The problem is I don't know how to implement it in R, with the K-means algorithm.
I think I need to "fake" it in transform the data before the clustering step, but I don't know how.
I tried the classical kmeans, with the euclidian distance on standardize data, but as I said, there is too much correlation.
fit <- kmeans(mydata.standardize, 4)
I also tried to find a distance parameter, but I think it doesn't exist in the kmeans() function.

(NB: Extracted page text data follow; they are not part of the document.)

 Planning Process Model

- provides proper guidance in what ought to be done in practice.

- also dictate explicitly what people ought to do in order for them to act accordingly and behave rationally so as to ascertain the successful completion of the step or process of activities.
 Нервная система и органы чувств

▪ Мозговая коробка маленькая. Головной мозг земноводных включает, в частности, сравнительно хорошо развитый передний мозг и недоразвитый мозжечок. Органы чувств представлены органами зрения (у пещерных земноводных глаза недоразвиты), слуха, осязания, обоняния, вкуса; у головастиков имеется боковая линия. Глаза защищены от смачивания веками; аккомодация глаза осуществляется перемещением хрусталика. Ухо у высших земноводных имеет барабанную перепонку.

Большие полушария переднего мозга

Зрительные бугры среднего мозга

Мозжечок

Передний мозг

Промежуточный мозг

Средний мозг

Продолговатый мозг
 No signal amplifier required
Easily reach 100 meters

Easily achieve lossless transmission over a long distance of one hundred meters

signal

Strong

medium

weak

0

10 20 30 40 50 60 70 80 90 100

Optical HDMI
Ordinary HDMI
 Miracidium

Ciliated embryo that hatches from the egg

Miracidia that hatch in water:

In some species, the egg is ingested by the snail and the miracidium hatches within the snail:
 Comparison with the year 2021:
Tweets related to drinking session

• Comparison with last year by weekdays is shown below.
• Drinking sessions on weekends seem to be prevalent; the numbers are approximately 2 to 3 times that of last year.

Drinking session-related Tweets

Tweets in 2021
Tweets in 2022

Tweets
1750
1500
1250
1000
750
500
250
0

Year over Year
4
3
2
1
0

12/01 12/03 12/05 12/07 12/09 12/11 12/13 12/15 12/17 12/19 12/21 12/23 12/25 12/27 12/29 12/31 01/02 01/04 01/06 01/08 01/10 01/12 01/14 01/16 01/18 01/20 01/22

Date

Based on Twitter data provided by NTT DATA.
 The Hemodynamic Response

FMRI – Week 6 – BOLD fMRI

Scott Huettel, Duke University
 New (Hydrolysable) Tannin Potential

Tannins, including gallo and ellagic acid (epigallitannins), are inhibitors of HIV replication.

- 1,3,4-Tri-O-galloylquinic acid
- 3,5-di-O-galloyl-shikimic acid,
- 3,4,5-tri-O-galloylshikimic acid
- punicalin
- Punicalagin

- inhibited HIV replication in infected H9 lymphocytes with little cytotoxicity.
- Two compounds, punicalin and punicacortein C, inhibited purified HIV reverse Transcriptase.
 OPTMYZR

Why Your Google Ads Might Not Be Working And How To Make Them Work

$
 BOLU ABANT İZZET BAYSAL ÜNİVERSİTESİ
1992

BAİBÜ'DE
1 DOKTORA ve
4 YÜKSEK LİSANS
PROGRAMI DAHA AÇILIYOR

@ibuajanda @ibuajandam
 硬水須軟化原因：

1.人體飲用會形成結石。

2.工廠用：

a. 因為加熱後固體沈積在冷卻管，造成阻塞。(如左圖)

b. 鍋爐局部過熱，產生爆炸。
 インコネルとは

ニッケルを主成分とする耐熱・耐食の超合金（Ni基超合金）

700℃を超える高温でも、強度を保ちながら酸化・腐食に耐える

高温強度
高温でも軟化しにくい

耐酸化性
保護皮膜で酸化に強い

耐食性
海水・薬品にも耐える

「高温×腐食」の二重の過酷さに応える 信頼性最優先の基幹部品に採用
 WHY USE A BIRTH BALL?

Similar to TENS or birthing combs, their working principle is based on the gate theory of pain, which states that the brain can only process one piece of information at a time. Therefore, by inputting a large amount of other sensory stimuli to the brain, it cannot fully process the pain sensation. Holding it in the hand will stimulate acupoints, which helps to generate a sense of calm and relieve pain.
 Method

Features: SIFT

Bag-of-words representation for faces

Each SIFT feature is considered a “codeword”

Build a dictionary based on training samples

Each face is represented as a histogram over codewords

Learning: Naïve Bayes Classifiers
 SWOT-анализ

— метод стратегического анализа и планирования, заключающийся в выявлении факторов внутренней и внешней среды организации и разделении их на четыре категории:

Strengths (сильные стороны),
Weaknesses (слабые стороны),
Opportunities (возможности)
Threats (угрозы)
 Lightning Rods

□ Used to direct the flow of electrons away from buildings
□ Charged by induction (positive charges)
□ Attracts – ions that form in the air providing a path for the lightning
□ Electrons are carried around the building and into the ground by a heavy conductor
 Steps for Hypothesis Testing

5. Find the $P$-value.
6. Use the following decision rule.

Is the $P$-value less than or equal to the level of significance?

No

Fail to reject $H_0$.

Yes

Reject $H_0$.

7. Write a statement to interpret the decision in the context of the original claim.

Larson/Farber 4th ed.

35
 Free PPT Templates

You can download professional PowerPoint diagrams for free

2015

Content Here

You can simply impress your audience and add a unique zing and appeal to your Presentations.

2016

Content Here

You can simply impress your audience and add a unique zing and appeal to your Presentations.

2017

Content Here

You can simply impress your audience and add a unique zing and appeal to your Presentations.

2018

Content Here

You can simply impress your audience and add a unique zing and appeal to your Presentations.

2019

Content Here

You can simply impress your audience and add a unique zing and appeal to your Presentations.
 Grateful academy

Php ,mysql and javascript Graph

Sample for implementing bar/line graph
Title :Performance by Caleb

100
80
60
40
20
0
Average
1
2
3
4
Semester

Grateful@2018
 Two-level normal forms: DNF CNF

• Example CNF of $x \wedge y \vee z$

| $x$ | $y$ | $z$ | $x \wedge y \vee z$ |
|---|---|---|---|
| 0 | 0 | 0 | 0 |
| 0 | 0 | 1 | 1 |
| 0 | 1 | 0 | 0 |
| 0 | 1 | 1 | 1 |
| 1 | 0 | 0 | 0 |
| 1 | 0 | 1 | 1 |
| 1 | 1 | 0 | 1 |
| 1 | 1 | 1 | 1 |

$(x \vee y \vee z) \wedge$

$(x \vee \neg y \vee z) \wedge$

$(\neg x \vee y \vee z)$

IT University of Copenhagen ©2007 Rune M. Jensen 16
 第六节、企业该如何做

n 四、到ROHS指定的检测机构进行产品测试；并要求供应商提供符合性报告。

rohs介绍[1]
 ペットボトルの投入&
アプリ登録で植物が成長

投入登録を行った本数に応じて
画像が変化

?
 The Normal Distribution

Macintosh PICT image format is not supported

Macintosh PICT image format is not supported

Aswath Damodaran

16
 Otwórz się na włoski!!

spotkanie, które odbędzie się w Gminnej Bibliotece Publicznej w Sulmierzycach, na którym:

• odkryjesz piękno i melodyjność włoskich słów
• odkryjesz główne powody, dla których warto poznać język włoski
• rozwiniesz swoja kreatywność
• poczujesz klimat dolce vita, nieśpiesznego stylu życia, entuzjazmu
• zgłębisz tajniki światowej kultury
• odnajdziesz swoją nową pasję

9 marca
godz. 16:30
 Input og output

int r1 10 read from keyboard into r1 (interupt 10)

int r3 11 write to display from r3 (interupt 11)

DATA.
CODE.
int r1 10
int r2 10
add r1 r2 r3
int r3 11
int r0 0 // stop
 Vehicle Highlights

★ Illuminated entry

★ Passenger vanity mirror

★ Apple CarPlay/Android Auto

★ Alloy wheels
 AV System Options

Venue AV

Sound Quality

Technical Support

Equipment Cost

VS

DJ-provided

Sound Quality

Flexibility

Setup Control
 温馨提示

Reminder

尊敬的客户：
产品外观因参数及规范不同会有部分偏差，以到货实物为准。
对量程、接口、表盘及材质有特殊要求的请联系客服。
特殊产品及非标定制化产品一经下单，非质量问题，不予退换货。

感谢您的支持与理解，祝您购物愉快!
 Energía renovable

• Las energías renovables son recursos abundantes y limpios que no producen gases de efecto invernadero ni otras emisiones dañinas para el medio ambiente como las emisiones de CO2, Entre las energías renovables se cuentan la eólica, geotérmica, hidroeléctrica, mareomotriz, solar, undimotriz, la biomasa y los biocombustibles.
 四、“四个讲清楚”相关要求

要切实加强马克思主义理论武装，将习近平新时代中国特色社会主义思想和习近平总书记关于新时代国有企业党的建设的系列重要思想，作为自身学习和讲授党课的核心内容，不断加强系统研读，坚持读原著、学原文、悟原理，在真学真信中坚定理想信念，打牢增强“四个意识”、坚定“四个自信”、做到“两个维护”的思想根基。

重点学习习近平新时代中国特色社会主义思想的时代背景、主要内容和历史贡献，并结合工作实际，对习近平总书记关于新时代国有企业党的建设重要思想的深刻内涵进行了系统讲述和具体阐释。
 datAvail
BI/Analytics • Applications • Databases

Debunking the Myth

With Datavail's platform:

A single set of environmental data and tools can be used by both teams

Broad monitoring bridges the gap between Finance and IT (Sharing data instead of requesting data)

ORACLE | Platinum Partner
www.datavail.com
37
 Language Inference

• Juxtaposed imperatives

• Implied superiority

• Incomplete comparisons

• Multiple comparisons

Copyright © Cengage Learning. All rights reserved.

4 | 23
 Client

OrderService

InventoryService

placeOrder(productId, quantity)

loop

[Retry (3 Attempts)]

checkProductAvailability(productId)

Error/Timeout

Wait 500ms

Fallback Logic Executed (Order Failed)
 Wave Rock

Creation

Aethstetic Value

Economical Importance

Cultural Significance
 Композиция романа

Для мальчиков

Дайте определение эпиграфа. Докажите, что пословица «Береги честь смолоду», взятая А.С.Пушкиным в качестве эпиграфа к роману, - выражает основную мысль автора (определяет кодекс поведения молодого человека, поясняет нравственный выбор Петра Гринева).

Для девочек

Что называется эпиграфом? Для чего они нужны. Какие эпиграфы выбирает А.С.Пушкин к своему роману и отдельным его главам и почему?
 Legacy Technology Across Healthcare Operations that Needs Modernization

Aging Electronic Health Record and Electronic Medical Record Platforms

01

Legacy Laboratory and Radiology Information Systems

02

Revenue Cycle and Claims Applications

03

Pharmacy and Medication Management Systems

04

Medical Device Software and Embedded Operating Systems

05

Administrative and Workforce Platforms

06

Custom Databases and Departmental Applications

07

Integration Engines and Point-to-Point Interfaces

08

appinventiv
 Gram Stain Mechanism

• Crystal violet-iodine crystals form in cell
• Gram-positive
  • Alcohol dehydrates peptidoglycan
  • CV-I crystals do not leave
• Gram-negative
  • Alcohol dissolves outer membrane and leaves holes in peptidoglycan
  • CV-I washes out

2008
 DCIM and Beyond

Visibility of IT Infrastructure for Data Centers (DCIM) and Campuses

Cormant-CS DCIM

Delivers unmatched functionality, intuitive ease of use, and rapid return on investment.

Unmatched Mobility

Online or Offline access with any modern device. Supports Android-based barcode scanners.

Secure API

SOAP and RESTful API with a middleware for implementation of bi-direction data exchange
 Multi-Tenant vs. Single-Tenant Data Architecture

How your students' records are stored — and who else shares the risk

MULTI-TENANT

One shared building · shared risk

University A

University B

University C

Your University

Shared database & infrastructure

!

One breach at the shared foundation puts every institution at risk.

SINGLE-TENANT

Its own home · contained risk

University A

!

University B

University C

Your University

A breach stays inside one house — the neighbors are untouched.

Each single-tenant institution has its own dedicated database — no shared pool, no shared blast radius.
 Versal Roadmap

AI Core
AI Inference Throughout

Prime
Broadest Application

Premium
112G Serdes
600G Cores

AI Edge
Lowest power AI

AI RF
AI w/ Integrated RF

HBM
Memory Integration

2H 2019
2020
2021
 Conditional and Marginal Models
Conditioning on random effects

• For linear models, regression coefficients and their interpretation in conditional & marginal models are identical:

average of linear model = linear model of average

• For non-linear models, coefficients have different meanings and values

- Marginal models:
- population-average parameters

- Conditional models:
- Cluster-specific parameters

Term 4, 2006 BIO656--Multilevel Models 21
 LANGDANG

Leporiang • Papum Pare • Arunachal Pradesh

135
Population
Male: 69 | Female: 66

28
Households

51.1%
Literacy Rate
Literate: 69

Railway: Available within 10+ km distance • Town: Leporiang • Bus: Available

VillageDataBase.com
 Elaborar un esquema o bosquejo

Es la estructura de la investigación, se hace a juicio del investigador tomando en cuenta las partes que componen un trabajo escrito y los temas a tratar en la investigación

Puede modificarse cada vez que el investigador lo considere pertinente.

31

The expected result is a way to applied the K-means algorithm with the Mahalanobis distance.
Upvotes: 3
Views: 9450
Reputation: 61
You can see in page 10 of Brian S. Everitt book -"An R and S-PLUS® Companion to Multivariate Analysis", the formula for Mahalanobis distance. Euclidean distance is one special case of mahalanobis, when the sample covariance is identity matrix. Then the euclidean distance with rescaled data in 'y', is mahalanobis.
# Rescale the data
C <- chol( var(x) )
y <- x %*% solve(C)
var(y) # The identity matrix
Upvotes: 0
Reputation: 32351
You can rescale the data before running the algorithm, using the Cholesky decomposition of the variance matrix: the Euclidian distance after the transformation is the Mahalanobis distance before.
# Sample data
n <- 100
k <- 5
x <- matrix( rnorm(k*n), nr=n, nc=k )
x[,1:2] <- x[,1:2] %*% matrix( c(.9,1,1,.9), 2, 2 )
var(x)
# Rescale the data
C <- chol( var(x) )
y <- x %*% solve(C)
var(y) # The identity matrix
kmeans(y, 4)
But this assumes that all the clusters have the same shape and orientations as the whole data.
If this is not the case, you may want to look at models that explicitly allow for elliptical clusters,
e.g., in the mclust
package.
Upvotes: 14